(Task directions):
Omit the pictures found among the records and print everything else exactly as it stands.

(Data):

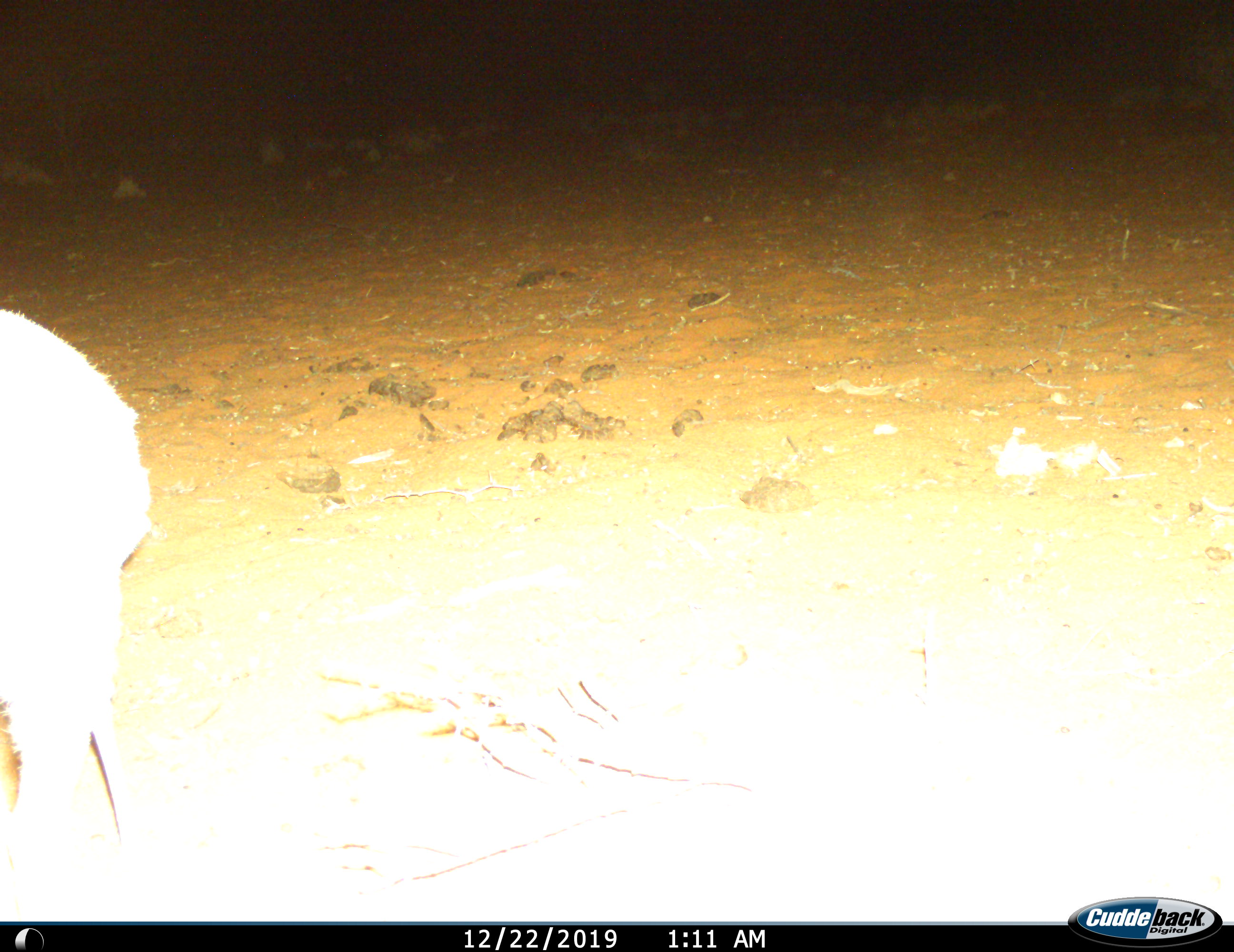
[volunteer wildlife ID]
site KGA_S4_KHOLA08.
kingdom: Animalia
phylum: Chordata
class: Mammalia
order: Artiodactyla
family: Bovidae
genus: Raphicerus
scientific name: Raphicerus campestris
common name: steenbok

(Your solution):
[volunteer wildlife ID]
site KGA_S4_KHOLA08.
kingdom: Animalia
phylum: Chordata
class: Mammalia
order: Artiodactyla
family: Bovidae
genus: Raphicerus
scientific name: Raphicerus campestris
common name: steenbok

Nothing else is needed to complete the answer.